For corporate IT directors and CFOs, it is important that the deal reduces technological risk. If previously launching crypto payments was associated with venture startups and unstable infrastructure, now it is possible to rely on Visa's SLAs and security standards. This simplifies project approval with boards of directors and risk committees: it is much easier to defend an initiative when the infrastructure is provided by a global payment brand with decades of 24/7 operation history.

Trends of 2026 in Fintech and Payment Infrastructure Without the Hype

The Visa-Fireblocks deal fits into four clear trends in fintech and payments in 2026. The first is the institutionalization of crypto infrastructure. If in 2017-2020 the market was built mainly by startups, by 2026 the largest payment and financial groups are massively joining it. This changes the requirements for scalability, security, and regulation: from the startup approach of 'launch and see' the market is moving to certified infrastructure at the level of systemically important payment systems.

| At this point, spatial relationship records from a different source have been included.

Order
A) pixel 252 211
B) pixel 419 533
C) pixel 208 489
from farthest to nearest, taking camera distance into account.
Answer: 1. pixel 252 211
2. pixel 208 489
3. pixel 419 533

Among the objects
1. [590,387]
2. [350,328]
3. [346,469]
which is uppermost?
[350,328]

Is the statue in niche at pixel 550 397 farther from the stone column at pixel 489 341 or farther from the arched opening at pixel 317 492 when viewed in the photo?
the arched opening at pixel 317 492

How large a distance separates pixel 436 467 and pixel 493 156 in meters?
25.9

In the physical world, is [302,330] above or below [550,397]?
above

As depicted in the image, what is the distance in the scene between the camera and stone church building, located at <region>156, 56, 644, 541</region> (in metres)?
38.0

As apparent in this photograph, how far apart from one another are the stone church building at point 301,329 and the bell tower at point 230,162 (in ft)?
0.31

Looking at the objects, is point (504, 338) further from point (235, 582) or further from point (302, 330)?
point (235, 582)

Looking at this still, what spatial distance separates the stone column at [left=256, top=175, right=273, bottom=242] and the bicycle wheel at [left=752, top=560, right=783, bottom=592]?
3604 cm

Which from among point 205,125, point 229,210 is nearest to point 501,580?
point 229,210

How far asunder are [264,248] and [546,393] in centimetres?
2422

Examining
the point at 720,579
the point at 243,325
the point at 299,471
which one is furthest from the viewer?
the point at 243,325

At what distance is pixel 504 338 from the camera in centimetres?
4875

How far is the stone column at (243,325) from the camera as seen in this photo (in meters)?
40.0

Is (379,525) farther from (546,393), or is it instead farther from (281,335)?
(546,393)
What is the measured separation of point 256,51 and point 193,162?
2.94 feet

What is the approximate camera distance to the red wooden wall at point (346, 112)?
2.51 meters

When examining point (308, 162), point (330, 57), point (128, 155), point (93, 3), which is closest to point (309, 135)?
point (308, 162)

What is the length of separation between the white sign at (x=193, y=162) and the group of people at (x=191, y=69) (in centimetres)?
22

The second trend is tokenization and the shift from speculation to payments and real use. Previously, most of the turnover was trading crypto assets on exchanges, now the focus is shifting to B2B and B2G cases: cross-border settlements in stablecoins, programmable payments, tokenized bonds, and deposits. Fireblocks has already participated in projects on tokenizing securities and deposits, and within Visa, this expertise will be scaled.

The third trend is the strengthening of the role of neobanks and payment fintech platforms. They are becoming the interface for the end user, while the infrastructure is moving to the cloud and to large payment providers. This is similar to the evolution in the telecom industry, where MVNO operators provide customer service, and the infrastructure belongs to a few major players. In fintech, the role of such infrastructure operators is increasingly being taken over by global payment networks and large custodial providers.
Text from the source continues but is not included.